┌──
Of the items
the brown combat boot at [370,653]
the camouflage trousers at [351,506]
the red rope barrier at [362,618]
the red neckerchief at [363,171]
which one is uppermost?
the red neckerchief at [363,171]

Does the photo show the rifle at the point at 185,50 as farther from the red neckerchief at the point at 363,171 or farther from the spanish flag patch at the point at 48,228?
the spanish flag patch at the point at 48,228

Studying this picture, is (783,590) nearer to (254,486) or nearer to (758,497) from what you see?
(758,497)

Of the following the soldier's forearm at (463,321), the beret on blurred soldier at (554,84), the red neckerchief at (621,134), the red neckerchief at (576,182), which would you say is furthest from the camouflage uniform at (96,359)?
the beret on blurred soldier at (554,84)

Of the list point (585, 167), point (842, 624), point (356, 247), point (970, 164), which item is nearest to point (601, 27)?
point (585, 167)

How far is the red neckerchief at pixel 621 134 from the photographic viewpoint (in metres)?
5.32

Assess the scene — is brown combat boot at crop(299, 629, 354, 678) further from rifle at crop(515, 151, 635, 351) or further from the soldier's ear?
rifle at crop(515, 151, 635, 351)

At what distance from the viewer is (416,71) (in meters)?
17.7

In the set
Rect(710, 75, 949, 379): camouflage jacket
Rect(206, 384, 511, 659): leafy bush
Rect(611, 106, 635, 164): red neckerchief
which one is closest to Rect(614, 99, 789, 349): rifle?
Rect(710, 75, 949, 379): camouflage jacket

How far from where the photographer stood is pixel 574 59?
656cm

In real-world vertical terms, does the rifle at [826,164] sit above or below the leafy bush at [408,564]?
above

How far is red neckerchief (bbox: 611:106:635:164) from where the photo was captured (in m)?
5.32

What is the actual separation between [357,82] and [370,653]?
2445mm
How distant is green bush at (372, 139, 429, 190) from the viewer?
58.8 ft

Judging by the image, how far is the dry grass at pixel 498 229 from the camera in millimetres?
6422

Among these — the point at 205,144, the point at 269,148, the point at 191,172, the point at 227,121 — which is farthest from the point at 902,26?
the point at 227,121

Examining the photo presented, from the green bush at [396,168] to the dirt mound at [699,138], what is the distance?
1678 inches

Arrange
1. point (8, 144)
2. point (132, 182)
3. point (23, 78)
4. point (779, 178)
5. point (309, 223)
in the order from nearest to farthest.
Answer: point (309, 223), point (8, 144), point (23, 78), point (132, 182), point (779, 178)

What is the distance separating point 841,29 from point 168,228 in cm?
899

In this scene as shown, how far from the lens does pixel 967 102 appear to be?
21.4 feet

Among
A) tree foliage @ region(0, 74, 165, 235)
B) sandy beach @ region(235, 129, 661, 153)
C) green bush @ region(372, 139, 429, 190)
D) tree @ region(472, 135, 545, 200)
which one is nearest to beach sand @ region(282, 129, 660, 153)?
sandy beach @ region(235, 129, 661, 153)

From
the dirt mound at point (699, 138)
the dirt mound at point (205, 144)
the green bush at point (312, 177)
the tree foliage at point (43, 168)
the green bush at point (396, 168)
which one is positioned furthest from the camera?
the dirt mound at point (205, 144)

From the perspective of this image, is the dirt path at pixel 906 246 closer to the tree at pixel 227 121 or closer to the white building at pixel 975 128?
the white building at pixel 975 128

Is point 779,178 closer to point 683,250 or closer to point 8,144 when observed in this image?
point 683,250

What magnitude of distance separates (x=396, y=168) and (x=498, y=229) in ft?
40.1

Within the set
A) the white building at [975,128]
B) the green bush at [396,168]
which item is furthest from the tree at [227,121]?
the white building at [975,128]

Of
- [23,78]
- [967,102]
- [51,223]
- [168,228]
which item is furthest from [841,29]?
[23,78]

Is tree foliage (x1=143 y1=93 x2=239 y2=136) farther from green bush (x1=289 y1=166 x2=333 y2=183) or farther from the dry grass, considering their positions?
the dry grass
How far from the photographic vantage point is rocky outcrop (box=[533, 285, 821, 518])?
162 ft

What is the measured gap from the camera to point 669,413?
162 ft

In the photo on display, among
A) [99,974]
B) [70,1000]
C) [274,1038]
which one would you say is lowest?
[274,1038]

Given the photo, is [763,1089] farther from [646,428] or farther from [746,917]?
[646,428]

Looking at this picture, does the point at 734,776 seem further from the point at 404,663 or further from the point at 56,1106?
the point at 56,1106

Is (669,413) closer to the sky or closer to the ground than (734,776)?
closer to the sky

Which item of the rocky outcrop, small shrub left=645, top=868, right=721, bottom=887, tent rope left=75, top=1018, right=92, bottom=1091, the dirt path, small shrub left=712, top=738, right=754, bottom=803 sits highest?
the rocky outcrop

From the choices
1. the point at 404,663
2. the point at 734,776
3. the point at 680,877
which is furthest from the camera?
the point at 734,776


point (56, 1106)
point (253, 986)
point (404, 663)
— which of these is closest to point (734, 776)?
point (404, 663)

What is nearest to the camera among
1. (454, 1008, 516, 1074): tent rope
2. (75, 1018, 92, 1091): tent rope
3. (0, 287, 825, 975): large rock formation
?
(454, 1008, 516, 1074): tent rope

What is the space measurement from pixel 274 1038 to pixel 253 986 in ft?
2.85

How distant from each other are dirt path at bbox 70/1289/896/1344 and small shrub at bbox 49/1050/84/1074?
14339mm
└──
What you are asked to do:
Write out the full set of records exactly as given.

Written answer:
Of the items
the brown combat boot at [370,653]
the camouflage trousers at [351,506]
the red rope barrier at [362,618]
the red neckerchief at [363,171]
which one is uppermost?
the red neckerchief at [363,171]

Does the photo show the rifle at the point at 185,50 as farther from the red neckerchief at the point at 363,171 or farther from the spanish flag patch at the point at 48,228?
the spanish flag patch at the point at 48,228

Studying this picture, is (783,590) nearer to (254,486) or nearer to (758,497) from what you see?
(758,497)

Of the following the soldier's forearm at (463,321), the beret on blurred soldier at (554,84), the red neckerchief at (621,134), the red neckerchief at (576,182), which would you say is furthest from the camouflage uniform at (96,359)?
the beret on blurred soldier at (554,84)

Of the list point (585, 167), point (842, 624), point (356, 247), point (970, 164), which item is nearest to point (601, 27)?
point (585, 167)

How far is the red neckerchief at pixel 621 134 from the photographic viewpoint (in metres)?
5.32

Assess the scene — is brown combat boot at crop(299, 629, 354, 678) further from rifle at crop(515, 151, 635, 351) or further from the soldier's ear?
rifle at crop(515, 151, 635, 351)

At what distance from the viewer is (416,71) (in meters)?
17.7

In the set
Rect(710, 75, 949, 379): camouflage jacket
Rect(206, 384, 511, 659): leafy bush
Rect(611, 106, 635, 164): red neckerchief
which one is closest to Rect(614, 99, 789, 349): rifle?
Rect(710, 75, 949, 379): camouflage jacket

How far from where the photographer stood is pixel 574 59?
656cm

In real-world vertical terms, does the rifle at [826,164] sit above or below the leafy bush at [408,564]?
above

How far is red neckerchief (bbox: 611:106:635:164) from where the photo was captured (in m)?
5.32

What is the actual separation between [357,82] and [370,653]?
2445mm
How distant is green bush at (372, 139, 429, 190) from the viewer?
58.8 ft

Judging by the image, how far is the dry grass at pixel 498 229 from the camera in millimetres?
6422

Among these — the point at 205,144, the point at 269,148, the point at 191,172, the point at 227,121 — which is farthest from the point at 902,26?
the point at 227,121

Examining the photo presented, from the green bush at [396,168] to the dirt mound at [699,138], what is the distance?
1678 inches

Arrange
1. point (8, 144)
2. point (132, 182)
3. point (23, 78)
4. point (779, 178)
5. point (309, 223)
in the order from nearest to farthest.
Answer: point (309, 223), point (8, 144), point (23, 78), point (132, 182), point (779, 178)

What is the distance separating point 841,29 from point 168,228 in cm?
899

In this scene as shown, how far from the lens does pixel 967 102 appear to be?
21.4 feet

Among
A) tree foliage @ region(0, 74, 165, 235)
B) sandy beach @ region(235, 129, 661, 153)
C) green bush @ region(372, 139, 429, 190)
D) tree @ region(472, 135, 545, 200)
which one is nearest to beach sand @ region(282, 129, 660, 153)?
sandy beach @ region(235, 129, 661, 153)

From
the dirt mound at point (699, 138)
the dirt mound at point (205, 144)
the green bush at point (312, 177)
the tree foliage at point (43, 168)
the green bush at point (396, 168)
which one is positioned furthest from the camera?
the dirt mound at point (205, 144)

From the perspective of this image, is the dirt path at pixel 906 246 closer to the tree at pixel 227 121 or closer to the white building at pixel 975 128?
the white building at pixel 975 128

Is point 779,178 closer to point 683,250 or closer to point 8,144 when observed in this image?
point 683,250

What magnitude of distance separates (x=396, y=168) and (x=498, y=229) in ft?
40.1

Within the set
A) the white building at [975,128]
B) the green bush at [396,168]
which item is furthest from the tree at [227,121]?
the white building at [975,128]

Of
- [23,78]
- [967,102]
- [51,223]
- [168,228]
which item is furthest from [841,29]?
[23,78]

Is tree foliage (x1=143 y1=93 x2=239 y2=136) farther from green bush (x1=289 y1=166 x2=333 y2=183) or farther from the dry grass, considering their positions?
the dry grass
How far from the photographic vantage point is rocky outcrop (box=[533, 285, 821, 518])?
162 ft

What is the measured gap from the camera to point 669,413?
162 ft

In the photo on display, among
A) [99,974]
B) [70,1000]
C) [274,1038]
which one would you say is lowest?
[274,1038]

Given the photo, is [763,1089] farther from [646,428] or farther from [746,917]?
[646,428]

Looking at this picture, does the point at 734,776 seem further from the point at 404,663 or further from the point at 56,1106?
the point at 56,1106

Is (669,413) closer to the sky or closer to the ground than (734,776)?
closer to the sky

Which item of the rocky outcrop, small shrub left=645, top=868, right=721, bottom=887, tent rope left=75, top=1018, right=92, bottom=1091, the dirt path, small shrub left=712, top=738, right=754, bottom=803 sits highest?
the rocky outcrop

From the choices
1. the point at 404,663
2. the point at 734,776
3. the point at 680,877
which is furthest from the camera?
the point at 734,776


point (56, 1106)
point (253, 986)
point (404, 663)
— which of these is closest to point (734, 776)?
point (404, 663)

What is nearest to the camera among
1. (454, 1008, 516, 1074): tent rope
2. (75, 1018, 92, 1091): tent rope
3. (0, 287, 825, 975): large rock formation
?
(454, 1008, 516, 1074): tent rope

What is the space measurement from pixel 274 1038 to pixel 253 986 in ft?
2.85

How distant from each other are dirt path at bbox 70/1289/896/1344 and small shrub at bbox 49/1050/84/1074?
14339mm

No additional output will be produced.